## ЗАДАНИЯ
1. Воспроизведите часть фрагмента текста, начиная со слов «I have a londiste» и заканчивая словами «something went wrong.».
2. Автор фрагмента текста предполагает, почему pg_dump не находит индекс. Почему, по его же словам, такое объяснение кажется ему невозможным?
3. Ответьте по фрагменту текста:
(a) Сколько раз в неделю cron присылает автору письмо об ошибке?
(b) С какой приставки начинаются названия схем с пользовательскими данными?
(c) За какое время заканчивается последняя выгрузка в дни, когда всё проходит успешно?

___ ФРАГМЕНТ ТЕКСТА ___

Обсуждение: cache lookup failed for index

Поиск
Список
Период
Сортировка

cache lookup failed for index

От
Willy-Bas Loos
Дата:
Hi,

I have a londiste consumer database that has some additional user data in it.
The user data is in schema's with the prefix oz_
Every night we dump those schema's with pg_dump.

About 2-3 times per week cron emails me that something went wrong.
That means that 4-5 day per week, everything works fine. The data is there too, i haven't yet been able to look if anything's missing when it goes wrong.

This is the error:
---------------------
pg_dump: [archiver (db)] query failed: ERROR:  cache lookup failed for index 231808363
pg_dump: [archiver (db)] query was: SELECT t.tableoid, t.oid, t.relname AS indexname, pg_catalog.pg_get_indexdef(i.indexrelid) AS indexdef, t.relnatts AS indnkeys, i.indkey, i.indisclustered, false AS indisreplident, t.relpages, c.contype, c.conname, c.condeferrable, c.condeferred, c.tableoid AS contableoid, c.oid AS conoid, pg_catalog.pg_get_constraintdef(c.oid, false) AS condef, (SELECT spcname FROM pg_catalog.pg_tablespace s WHERE s.oid = t.reltablespace) AS tablespace, t.reloptions AS indreloptions FROM pg_catalog.pg_index i JOIN pg_catalog.pg_class t ON (t.oid = i.indexrelid) LEFT JOIN pg_catalog.pg_constraint c ON (i.indrelid = c.conrelid AND i.indexrelid = c.conindid AND c.contype IN ('p','u','x')) WHERE i.indrelid = '231800968'::pg_catalog.oid AND i.indisvalid AND i.indisready ORDER BY indexname

---------------------
The index number is a different one every time.
The log says the same thing.

interesting detail:
On  the days that i have successful dumps from, the last dump is finished within 1:15 hours.
But the errors occur at very different times, sometimes 14 hours after the job started (or maybe it started on a different day).
But munin doesn't show clear peak loads on the server.


And this is the script:
---------------------
#!/bin/bash

HOST=localhost
PGPORT=5432
BACKUPDIR=/data/dump/afolder
DATABASE=adatabase

SCHEMAS=`psql -p $PGPORT $DATABASE -t --command "select schema_name from information_schema.schemata where schema_name LIKE 'oz_%'"`

for SCHEMA in $SCHEMAS
do
#    mv $BACKUPDIR/$SCHEMA.backup.1 $BACKUPDIR/$SCHEMA.backup.2
    mv $BACKUPDIR/$SCHEMA.backup $BACKUPDIR/$SCHEMA.backup.1
    pg_dump -Fc -Z3 -p $PGPORT -n $SCHEMA $DATABASE > $BACKUPDIR/$SCHEMA.backup
done
---------------------

It seems like an index gets deleted while pg_dump has it in some task list, and by the time pg_dump wants to dump it, it's gone.
But that should not be possible, because of transactions.

Does anyone know what's up?
--
Willy-Bas Loos

Re: cache lookup failed for index

От
Willy-Bas Loos
Дата:

On Tue, Jun 28, 2016 at 7:14 PM, Willy-Bas Loos <willybas@gmail.com> wrote:

(...)

___ ИСХОДНЫЕ ЗАПИСИ ___

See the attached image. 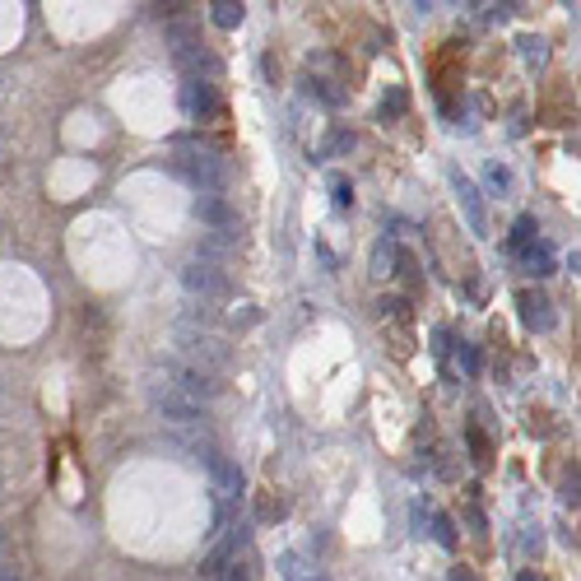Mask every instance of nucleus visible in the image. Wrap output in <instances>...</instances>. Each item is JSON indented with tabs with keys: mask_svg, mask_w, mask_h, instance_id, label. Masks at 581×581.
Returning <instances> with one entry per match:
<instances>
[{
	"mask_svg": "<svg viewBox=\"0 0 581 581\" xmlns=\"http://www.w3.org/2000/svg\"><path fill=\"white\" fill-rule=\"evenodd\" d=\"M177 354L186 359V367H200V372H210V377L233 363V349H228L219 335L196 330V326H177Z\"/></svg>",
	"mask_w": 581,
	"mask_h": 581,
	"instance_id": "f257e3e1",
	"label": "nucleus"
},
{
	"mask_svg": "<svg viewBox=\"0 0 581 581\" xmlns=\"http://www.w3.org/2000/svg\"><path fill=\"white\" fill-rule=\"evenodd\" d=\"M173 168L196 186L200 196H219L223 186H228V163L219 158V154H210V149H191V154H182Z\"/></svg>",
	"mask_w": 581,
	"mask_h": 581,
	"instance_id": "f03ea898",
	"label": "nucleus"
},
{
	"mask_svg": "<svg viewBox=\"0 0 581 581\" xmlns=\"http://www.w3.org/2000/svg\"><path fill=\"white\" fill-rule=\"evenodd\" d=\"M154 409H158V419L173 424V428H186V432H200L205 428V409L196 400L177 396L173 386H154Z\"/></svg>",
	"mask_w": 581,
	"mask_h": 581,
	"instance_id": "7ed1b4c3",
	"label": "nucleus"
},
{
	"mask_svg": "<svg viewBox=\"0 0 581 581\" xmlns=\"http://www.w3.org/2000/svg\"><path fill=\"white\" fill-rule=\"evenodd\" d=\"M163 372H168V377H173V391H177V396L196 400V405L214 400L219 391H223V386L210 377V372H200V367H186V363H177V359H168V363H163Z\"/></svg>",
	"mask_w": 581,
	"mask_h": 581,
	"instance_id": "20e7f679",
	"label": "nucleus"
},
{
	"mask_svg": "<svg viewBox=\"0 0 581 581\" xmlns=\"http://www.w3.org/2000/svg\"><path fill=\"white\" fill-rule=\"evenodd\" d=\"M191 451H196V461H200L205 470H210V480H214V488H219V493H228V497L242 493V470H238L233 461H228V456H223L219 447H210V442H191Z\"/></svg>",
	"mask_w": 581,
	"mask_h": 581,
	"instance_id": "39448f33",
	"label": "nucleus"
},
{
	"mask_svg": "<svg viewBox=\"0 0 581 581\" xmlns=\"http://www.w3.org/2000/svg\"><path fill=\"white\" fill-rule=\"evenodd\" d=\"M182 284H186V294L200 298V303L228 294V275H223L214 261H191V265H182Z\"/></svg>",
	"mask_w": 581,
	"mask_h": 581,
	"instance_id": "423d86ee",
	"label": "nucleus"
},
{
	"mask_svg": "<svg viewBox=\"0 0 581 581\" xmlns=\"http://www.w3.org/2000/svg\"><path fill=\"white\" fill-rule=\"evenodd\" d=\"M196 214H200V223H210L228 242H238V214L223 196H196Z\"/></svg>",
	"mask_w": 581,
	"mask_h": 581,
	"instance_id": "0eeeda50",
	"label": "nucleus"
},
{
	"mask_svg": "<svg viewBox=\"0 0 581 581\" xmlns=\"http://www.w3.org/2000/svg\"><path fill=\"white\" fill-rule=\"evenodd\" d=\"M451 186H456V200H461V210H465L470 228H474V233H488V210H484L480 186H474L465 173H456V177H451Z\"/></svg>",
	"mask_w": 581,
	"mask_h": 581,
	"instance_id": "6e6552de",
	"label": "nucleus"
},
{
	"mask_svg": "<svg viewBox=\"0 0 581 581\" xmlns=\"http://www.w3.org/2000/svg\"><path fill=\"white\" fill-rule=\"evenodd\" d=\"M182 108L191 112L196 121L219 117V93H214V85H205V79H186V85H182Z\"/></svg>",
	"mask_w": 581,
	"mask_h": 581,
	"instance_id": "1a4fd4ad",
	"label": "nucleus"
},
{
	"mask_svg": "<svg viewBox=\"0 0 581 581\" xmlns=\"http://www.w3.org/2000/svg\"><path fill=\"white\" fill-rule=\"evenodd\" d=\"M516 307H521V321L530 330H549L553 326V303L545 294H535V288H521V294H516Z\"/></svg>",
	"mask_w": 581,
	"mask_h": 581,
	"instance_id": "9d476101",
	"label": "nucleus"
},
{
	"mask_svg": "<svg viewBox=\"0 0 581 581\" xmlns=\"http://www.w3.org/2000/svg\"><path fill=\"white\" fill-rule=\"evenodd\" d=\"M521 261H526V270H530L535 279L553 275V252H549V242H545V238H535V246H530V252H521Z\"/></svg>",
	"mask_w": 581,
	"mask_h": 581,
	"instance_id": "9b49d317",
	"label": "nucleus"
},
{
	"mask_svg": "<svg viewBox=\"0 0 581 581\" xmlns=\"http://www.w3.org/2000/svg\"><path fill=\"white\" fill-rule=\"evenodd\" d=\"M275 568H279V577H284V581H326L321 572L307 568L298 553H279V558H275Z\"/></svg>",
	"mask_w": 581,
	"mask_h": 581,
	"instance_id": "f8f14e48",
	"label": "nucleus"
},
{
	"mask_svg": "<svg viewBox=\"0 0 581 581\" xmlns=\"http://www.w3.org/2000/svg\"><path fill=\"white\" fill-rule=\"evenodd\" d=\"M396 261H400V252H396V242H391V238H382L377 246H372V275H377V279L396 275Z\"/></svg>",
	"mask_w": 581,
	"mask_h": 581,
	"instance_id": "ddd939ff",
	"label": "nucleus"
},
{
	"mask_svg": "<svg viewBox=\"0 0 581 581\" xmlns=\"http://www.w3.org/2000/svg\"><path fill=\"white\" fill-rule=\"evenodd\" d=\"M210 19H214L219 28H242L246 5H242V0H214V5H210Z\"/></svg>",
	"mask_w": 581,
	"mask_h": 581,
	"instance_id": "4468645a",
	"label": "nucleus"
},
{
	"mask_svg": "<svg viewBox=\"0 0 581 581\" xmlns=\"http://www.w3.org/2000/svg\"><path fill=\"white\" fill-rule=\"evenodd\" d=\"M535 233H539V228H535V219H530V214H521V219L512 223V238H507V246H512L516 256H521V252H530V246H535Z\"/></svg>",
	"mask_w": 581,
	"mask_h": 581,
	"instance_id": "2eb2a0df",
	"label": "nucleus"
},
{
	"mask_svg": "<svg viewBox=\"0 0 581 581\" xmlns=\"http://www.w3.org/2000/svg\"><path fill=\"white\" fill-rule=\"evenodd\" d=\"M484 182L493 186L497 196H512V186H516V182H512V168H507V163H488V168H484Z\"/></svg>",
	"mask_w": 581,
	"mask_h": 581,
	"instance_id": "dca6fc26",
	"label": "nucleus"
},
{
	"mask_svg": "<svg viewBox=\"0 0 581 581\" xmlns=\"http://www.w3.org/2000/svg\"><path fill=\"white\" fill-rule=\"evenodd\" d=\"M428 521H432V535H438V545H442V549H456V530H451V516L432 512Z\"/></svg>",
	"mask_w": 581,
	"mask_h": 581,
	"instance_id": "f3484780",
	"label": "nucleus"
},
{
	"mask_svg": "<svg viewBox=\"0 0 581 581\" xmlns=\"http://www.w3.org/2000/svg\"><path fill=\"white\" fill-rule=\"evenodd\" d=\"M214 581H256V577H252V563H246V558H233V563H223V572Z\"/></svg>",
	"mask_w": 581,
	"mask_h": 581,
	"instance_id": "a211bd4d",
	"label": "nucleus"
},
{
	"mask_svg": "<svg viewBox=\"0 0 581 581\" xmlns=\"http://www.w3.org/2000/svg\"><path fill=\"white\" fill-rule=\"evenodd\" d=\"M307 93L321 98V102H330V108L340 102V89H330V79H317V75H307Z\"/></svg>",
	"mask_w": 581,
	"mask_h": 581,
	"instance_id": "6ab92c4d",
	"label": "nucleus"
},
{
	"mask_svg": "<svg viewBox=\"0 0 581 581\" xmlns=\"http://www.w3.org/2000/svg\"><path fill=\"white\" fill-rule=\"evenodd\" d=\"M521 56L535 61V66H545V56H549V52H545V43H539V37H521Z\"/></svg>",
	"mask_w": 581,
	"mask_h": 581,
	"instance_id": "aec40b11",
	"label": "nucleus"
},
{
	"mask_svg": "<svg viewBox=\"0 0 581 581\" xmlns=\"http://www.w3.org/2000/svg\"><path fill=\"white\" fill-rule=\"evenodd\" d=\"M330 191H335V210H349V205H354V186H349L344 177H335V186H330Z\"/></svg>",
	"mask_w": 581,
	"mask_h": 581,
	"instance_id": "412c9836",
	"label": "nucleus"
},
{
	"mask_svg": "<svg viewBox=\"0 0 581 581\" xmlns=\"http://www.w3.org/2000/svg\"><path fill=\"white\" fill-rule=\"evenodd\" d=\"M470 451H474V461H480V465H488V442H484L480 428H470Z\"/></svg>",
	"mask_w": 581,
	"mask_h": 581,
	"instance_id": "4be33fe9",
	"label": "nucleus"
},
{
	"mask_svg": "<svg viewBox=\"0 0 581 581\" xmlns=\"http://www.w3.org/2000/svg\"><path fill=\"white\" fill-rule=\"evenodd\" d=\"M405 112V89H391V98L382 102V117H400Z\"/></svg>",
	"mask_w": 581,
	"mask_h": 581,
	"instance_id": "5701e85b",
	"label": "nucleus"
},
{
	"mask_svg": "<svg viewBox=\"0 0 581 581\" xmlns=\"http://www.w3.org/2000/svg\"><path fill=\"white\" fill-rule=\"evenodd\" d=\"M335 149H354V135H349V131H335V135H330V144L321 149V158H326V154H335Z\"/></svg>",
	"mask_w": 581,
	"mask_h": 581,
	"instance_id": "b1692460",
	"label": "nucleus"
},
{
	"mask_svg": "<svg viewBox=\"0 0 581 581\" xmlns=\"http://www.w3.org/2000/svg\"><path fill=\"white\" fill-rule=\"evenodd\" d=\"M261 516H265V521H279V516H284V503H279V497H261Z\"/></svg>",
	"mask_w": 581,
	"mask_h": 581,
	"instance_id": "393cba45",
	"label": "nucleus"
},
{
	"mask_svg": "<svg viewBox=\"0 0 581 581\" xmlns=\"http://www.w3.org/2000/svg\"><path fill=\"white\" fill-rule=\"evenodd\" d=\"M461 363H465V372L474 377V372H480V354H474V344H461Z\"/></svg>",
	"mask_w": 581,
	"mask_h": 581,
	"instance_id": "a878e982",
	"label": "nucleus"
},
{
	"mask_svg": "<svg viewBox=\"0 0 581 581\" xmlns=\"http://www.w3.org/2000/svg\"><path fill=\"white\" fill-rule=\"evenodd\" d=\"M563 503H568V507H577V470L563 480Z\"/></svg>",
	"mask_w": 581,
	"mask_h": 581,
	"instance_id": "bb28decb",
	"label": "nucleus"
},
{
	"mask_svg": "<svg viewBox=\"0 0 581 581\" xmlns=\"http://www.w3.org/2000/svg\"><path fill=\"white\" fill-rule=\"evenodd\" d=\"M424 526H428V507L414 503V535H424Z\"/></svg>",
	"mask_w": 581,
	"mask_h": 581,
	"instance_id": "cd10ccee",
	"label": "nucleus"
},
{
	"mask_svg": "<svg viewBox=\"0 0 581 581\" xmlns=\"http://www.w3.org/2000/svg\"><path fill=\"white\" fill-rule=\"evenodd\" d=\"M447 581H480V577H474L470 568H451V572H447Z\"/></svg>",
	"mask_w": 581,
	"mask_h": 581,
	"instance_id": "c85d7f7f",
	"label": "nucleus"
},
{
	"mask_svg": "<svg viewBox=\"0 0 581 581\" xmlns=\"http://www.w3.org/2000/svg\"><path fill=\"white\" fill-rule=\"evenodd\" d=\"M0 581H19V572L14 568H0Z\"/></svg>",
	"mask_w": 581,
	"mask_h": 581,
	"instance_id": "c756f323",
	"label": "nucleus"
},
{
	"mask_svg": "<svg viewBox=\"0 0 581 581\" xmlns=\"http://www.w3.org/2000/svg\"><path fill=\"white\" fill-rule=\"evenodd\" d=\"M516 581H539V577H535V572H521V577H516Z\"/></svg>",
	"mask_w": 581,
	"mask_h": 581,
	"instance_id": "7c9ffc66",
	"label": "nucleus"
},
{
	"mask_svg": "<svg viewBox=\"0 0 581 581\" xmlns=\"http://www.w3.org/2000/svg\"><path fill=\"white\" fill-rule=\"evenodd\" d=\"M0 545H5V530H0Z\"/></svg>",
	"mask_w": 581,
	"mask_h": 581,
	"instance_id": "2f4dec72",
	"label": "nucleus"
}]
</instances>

___

## ОТВЕТЫ К ЗАДАНИЯМ
1.
I have a londiste consumer database that has some additional user data in it.
The user data is in schema's with the prefix oz_
Every night we dump those schema's with pg_dump.

About 2-3 times per week cron emails me that something went wrong.

2. Автор думает, что индекс удаляется, пока pg_dump держит его в своём списке задач. Когда pg_dump доходит до выгрузки, индекса уже нет. Но он считает, что такого быть не должно из-за транзакций.

3.
(a) Примерно 2–3 раза в неделю.
(b) С приставки oz_.
(c) За 1 час 15 минут.